In May 2009, Google conducted a company wide FindBugs "fixit". Hundreds of engineers reviewed thousands of FindBugs warnings, and fixed or filed reports against many of them. In this paper, we discuss the lessons learned from this exercise, and analyze the resulting dataset, which contains data about how warnings in each bug pattern were classified. Significantly, we observed that even though most issues were flagged for fixing, few appeared to be causing any serious problems in production. This suggests that most interesting software quality problems were eventually found and fixed without FindBugs, but FindBugs could have found these problems early, when they are cheap to remediate. We compared this observation to bug trends observed in code snapshots from student projects.The full dataset from the Google fixit, with confidential details encrypted, will be published along with this paper.

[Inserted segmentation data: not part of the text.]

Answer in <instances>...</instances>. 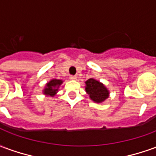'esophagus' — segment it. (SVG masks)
Returning a JSON list of instances; mask_svg holds the SVG:
<instances>
[{
	"label": "esophagus",
	"mask_w": 156,
	"mask_h": 156,
	"mask_svg": "<svg viewBox=\"0 0 156 156\" xmlns=\"http://www.w3.org/2000/svg\"><path fill=\"white\" fill-rule=\"evenodd\" d=\"M69 78H70L71 80H76V79H77V77H76V76H73V75H71V76L69 77Z\"/></svg>",
	"instance_id": "1"
}]
</instances>
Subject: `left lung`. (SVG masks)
I'll list each match as a JSON object with an SVG mask.
<instances>
[{
  "instance_id": "1",
  "label": "left lung",
  "mask_w": 156,
  "mask_h": 156,
  "mask_svg": "<svg viewBox=\"0 0 156 156\" xmlns=\"http://www.w3.org/2000/svg\"><path fill=\"white\" fill-rule=\"evenodd\" d=\"M85 83V90L94 102L102 103L108 98L109 92L108 88L99 81L95 80L94 78H89Z\"/></svg>"
}]
</instances>
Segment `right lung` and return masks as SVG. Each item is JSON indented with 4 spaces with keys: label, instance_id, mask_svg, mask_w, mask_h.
Returning <instances> with one entry per match:
<instances>
[{
    "label": "right lung",
    "instance_id": "right-lung-1",
    "mask_svg": "<svg viewBox=\"0 0 156 156\" xmlns=\"http://www.w3.org/2000/svg\"><path fill=\"white\" fill-rule=\"evenodd\" d=\"M62 83V81L60 79H51L46 84L43 94L47 96H51L53 97L58 91L59 86Z\"/></svg>",
    "mask_w": 156,
    "mask_h": 156
}]
</instances>
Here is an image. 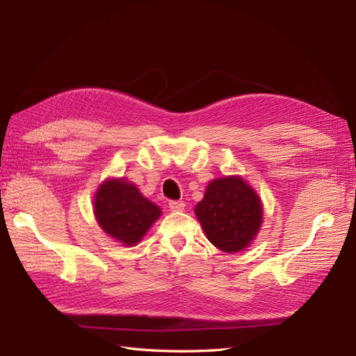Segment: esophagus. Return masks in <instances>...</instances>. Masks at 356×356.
Masks as SVG:
<instances>
[{
  "mask_svg": "<svg viewBox=\"0 0 356 356\" xmlns=\"http://www.w3.org/2000/svg\"><path fill=\"white\" fill-rule=\"evenodd\" d=\"M170 209L171 211H184L185 209V202H180V200L170 202Z\"/></svg>",
  "mask_w": 356,
  "mask_h": 356,
  "instance_id": "obj_1",
  "label": "esophagus"
}]
</instances>
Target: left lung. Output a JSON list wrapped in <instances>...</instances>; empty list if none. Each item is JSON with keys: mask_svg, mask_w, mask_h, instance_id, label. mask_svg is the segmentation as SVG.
<instances>
[{"mask_svg": "<svg viewBox=\"0 0 356 356\" xmlns=\"http://www.w3.org/2000/svg\"><path fill=\"white\" fill-rule=\"evenodd\" d=\"M194 214L207 238L223 252H240L252 245L263 223V203L240 176L211 180Z\"/></svg>", "mask_w": 356, "mask_h": 356, "instance_id": "8db88e82", "label": "left lung"}]
</instances>
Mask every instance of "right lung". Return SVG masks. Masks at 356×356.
Masks as SVG:
<instances>
[{"label":"right lung","mask_w":356,"mask_h":356,"mask_svg":"<svg viewBox=\"0 0 356 356\" xmlns=\"http://www.w3.org/2000/svg\"><path fill=\"white\" fill-rule=\"evenodd\" d=\"M97 225L108 237L124 246H136L162 214V209L143 197L139 188L125 177H108L93 197Z\"/></svg>","instance_id":"obj_1"}]
</instances>
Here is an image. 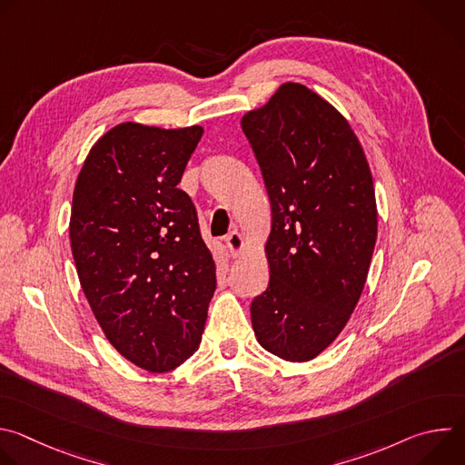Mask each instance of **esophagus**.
Wrapping results in <instances>:
<instances>
[{"label": "esophagus", "instance_id": "obj_1", "mask_svg": "<svg viewBox=\"0 0 465 465\" xmlns=\"http://www.w3.org/2000/svg\"><path fill=\"white\" fill-rule=\"evenodd\" d=\"M226 244H228V248H230L232 255H233V257H237V255L242 252V248H244L242 235H241L239 232H230V233L226 235Z\"/></svg>", "mask_w": 465, "mask_h": 465}]
</instances>
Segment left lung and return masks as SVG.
<instances>
[{"label":"left lung","mask_w":465,"mask_h":465,"mask_svg":"<svg viewBox=\"0 0 465 465\" xmlns=\"http://www.w3.org/2000/svg\"><path fill=\"white\" fill-rule=\"evenodd\" d=\"M241 126L272 204L271 282L250 305L259 344L292 362L314 359L350 320L377 239L371 173L348 121L287 83Z\"/></svg>","instance_id":"left-lung-1"}]
</instances>
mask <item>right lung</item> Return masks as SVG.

As static analysis tools mature and attract more users, vendors and researchers have an increased interest in understanding how users interact with them, and how they impact the software development process. The FindBugs project has conducted a number of studies including online surveys, interviews and a preliminary controlled user study to better understand the practices, experiences and needs of its users. Through these studies we have learned that many users are interested in even low priority warnings, and some organizations are building custom solutions to more seamlessly and automatically integrate FindBugs into their software processes. We've also observed that developers can make decisions about the accuracy and severity of warnings fairly quickly and independent reviewers will generally reach the same conclusions about warnings.
This poster will present our experiences using FindBugs in production software development environments, including both open source efforts and Google's internal code base. We summarize the defects found, describe the issue of real but trivial defects, and discuss the integration of FindBugs into Google's Mondrian code review system.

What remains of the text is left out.